Demographically, ageing societies face pension crises that can be addressed by integrating women into the labour force, while younger societies require investments in girls’ education, reduced fertility rates, and women’s participation in the workforce to harness the potential demographic dividend. However, irrespective of demographic dynamics, the time is ripe for all societies to confront gender inequality.
- Challenges and comprehensive approaches: Establishing the right regulatory frameworks and creating conducive environments for women’s participation is key. Tackling the pressures to invest in visible, high-profile programmes is compounded by the challenge of attribution with multilateral investments.
- Momentum and backlash: Historically, there has been momentum for real change, exemplified by key milestones like Beijing ’95 and Cairo ’94. Private philanthropies have played an influential role in funding and galvanising women’s organisations to advocate for their needs in diverse contexts. Movements advocating for gender equality have always faced backlash, including opposition from entities like the Catholic Church. In the 1990s, the organic and decentralised nature of the movement allowed it to mitigate such backlash more effectively.

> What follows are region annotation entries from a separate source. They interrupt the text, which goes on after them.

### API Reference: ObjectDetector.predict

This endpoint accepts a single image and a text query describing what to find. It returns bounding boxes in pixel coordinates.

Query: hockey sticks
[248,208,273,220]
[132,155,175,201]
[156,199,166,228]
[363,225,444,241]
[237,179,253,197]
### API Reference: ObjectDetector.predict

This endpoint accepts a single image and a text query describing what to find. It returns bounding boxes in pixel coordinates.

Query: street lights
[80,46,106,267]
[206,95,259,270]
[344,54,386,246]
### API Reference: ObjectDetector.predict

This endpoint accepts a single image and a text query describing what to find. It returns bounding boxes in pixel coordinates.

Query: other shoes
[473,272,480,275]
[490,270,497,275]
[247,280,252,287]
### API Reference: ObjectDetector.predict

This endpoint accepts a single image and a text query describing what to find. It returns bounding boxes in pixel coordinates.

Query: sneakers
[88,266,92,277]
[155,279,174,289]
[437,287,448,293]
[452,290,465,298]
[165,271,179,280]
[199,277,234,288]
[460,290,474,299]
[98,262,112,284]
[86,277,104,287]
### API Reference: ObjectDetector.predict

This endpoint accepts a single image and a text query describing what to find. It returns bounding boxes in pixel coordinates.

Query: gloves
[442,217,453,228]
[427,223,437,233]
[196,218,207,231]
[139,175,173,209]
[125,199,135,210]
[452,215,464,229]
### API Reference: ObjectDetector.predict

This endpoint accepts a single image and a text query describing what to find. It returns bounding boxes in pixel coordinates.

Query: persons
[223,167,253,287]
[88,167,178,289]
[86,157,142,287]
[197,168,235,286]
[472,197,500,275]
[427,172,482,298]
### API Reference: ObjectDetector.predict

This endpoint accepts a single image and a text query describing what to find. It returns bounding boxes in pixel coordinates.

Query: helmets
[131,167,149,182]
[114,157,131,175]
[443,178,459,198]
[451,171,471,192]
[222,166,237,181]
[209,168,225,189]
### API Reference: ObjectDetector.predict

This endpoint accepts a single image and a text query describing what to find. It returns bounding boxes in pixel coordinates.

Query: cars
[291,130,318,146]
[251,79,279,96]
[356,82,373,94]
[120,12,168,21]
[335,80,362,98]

- Seeking milestones and aligning forces: Traditionally, the UN served as a culminating point for advancing women’s rights, but this has evolved over time. Creating alternative platforms for representation is vital, particularly in the face of global issues like climate disruptions becoming the “new normal.” This includes coalitions of African governments advocating for investments in areas like childcare to drive change.
- Influence of International Financial Institutions (IFIs): IFIs, as financial institutions, have stakeholders who are both rich and poor countries. Civil society advocacy with IFIs can sometimes feel unhelpful and unwanted. Such institutions often respond better to the interventions of academics and experts who can provide evidence-based, proven solutions. This is seen as more constructive than confrontational advocacy.
- Reevaluating value and decision power: The question of who determines the value attached to women’s work and where this decision-making power resides, remains central. Understanding, challenging, and reshaping these dynamics is an ongoing effort.